Broken management channel on port 1234 resulting in datapath impacts
search cancel

Broken management channel on port 1234 resulting in datapath impacts

book

Article ID: 379698

calendar_today

Updated On:

Products

VMware NSX VMware NSX-T Data Center

Issue/Introduction

  • There are 2 RPC (Remote Procedure Call) Channels that the NSX manager uses to communicate with transport nodes:

    1.)  MP (Management Plane) Channel on port 1234

          [root@esx-04:~] esxcli network ip connection list | grep 1234
          tcp         0       0  #.#.#.#:12352              #.#.#.#:1234    ESTABLISHED    547428  newreno  nsx-proxy

    2.)  CCP (Central Control Plane) channel on port 1235

          [root@esx-04:~] esxcli network ip connection list | grep 1235
          tcp         0       0  #.#.#.#:42204              #.#.#.#:1235    ESTABLISHED    547428  newreno  nsx-proxy


  • MP retrieves real-time logical router status through the 1st MP channel over port 1234.

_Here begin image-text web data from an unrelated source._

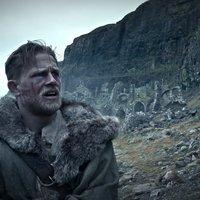 Charlie Hunnam a semmiből jön az Arthur király: A kard legendája új videójában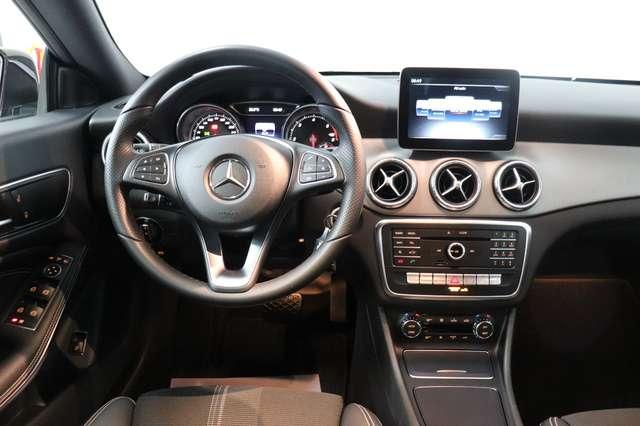 Mercedes CLA 200 d Shooting Brake 7G-DCT ** Camera - Navi - Led 13/30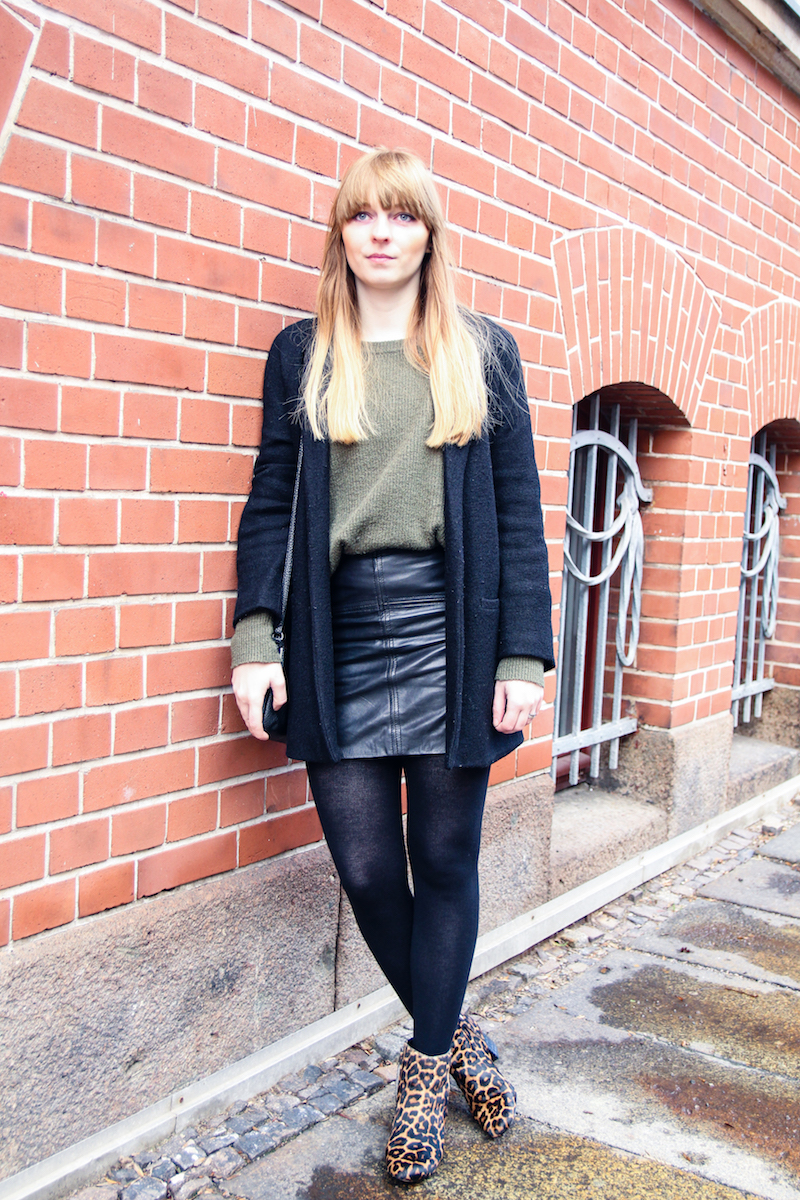 Outfitbeitrag, Modeblogger, Lederrock, Kombination, wie kombiniere ich, how to wear, leather skirt, khaki sweater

  • If the communication between the manager and the edge transport nodes breaks on port 1234 but the 2nd channel continues to stay up on port 1235, the manager marks the SR status as Down/Unknown for the edge node, however, the edge node is not down.

    /var/log/proton/nsxapi.log :

    Because of connectivity issue between these edges hosting the SRs and MP, SR status is UNKNOWN and when it stays in that state for 30 minutes, MP removed default route leading to data path disruption.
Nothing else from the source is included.